> [WHAT IS REQUIRED]
Reproduce the part of the integrating factor thread starting with "EDIT#3: While writing" and going on through "g_x=\frac 1 x g_y$.", without changing a word.

> [DOCUMENT EXCERPT]
• • • • •

Integrating factor: DE $ f(xy)ydx+g(xy)xdy=0 $

Question

Let the DE be of the following form:

$ f(xy)ydx+g(xy)xdy=0 $

If $xy(f(xy)-g(xy)) \neq 0$ show that $\mu(x,y)=\frac 1 {xy(f(xy)-g(xy))}$ is this DEs integrating factor.

EDIT: Please note its $f(xy) , g(xy)$ and not $f(x,y), g(x,y)$

EDIT#2: I set $f(xy)x=P$ and $g(xy)y=Q$

$(\mu P)_y = (\mu Q)_x$

$f\mu + y f_y\mu+ yf\mu_y = g\mu + xf_x\mu+xf\mu_x$

deviding by $\mu$

$\frac {\mu_y} \mu yf +f_y y + f = \frac {\mu_x} \mu xg + g_x\mu + g$

$\frac {\mu_y} \mu = \frac {-x(f-g)-xy(f_y-g_y)}{xy(f-g)}=\frac{-1}y - \frac{f_y - g_y}{(f-g)}$ analogue we get $\frac {\mu_x}\mu=\frac{-1}x - \frac{f_x - g_x}{(f-g)}$

Now if I carry on i get to

$x(fg_x-f_xg)=y(fg_y-f_yg)$ and I don't know what to do here actually quite stuck. And wondering if I am missing an easyer path.

EDIT#3: While writing this noticed that $f=f(xy) , g=g(xy)$ Could it be that I missed it.

$\frac 1 y f_x=\frac 1 x f_y$ and same for $g(xy)$. Expressing the last solution I got to $f(yg_y-xg_x)=g(yf_y-xf_x)$ Making the solution trivial once we enter the newly found out $\frac 1 y f_x=\frac 1 x f_y$ and $\frac 1 y g_x=\frac 1 x g_y$.

NB: $f_y = \frac{\delta}{\delta y} f(xy)$

Answer 1

For the DEQ of the form:

$$\tag 1 x~ M~dx + y~N~dy = y~ f(xy)~dx + x~ g(xy)~dy=0 $$

Show that $\dfrac{1}{M x - N y}$, for $M x - N y \neq 0$, an integrating factor is given by

$$\tag 2 \mu(x,y)=\dfrac 1 {xy(f(xy)-g(xy))}$$

Multiplying $(1)$ by $(2)$

$\tag 3 \dfrac{y f(xy)}{xy(f(xy)-g(xy))}~dx+\dfrac{x g(x, y)}{xy(f(xy)-g(xy))}~dy = 0$

Now we have to show that $(3)$ is exact.

• • • • •

> [INFORMATION PROVIDED]
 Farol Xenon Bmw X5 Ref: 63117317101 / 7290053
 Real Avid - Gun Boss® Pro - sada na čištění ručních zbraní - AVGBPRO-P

• • • • •

> [OUTPUT OF THE EXERCISE]
EDIT#3: While writing this noticed that $f=f(xy) , g=g(xy)$ Could it be that I missed it.

$\frac 1 y f_x=\frac 1 x f_y$ and same for $g(xy)$. Expressing the last solution I got to $f(yg_y-xg_x)=g(yf_y-xf_x)$ Making the solution trivial once we enter the newly found out $\frac 1 y f_x=\frac 1 x f_y$ and $\frac 1 y g_x=\frac 1 x g_y$.